◆ **Document**:
Navigating through the Content Glut

Like many other people who work with online content, I believe we face a content glut.  There’s too much content online. Too much content is ignored by audiences.   Many organizations consider it acceptable to create content that only receives one or two hundred views.  A shocking amount of content that’s created is never viewed at all!  It would be easy to dismiss all this content as low quality content, but that would not capture the full story.  It’s more accurate to say that this content doesn’t match the needs of audiences.  Not all content needs to generate high numbers of views — if it is intended for a narrow, specific audience.  But most content that’s created has a potential audience that’s far larger than the actual audience it attracts.  It gets lost in the content glut.

To understand how audiences select content, it helps to consider content as being traded in one of two different markets.  One market involves people who all have the same opinion about what is great.  The other market involves people who have different ideas about what is great.  It’s vitally important not confuse which group you are writing for, and hoping to attract.

◆ **Task to carry out**:
Rewrite the part of the content glut text that opens with the words containing "To understand how" and closes with "hoping to attract.", putting "readers" in place of "audiences".

◆ **Stored data**:
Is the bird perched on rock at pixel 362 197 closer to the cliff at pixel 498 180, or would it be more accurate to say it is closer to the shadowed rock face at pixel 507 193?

◆ **Response**:
To understand how readers select content, it helps to consider content as being traded in one of two different markets.  One market involves people who all have the same opinion about what is great.  The other market involves people who have different ideas about what is great.  It’s vitally important not confuse which group you are writing for, and hoping to attract.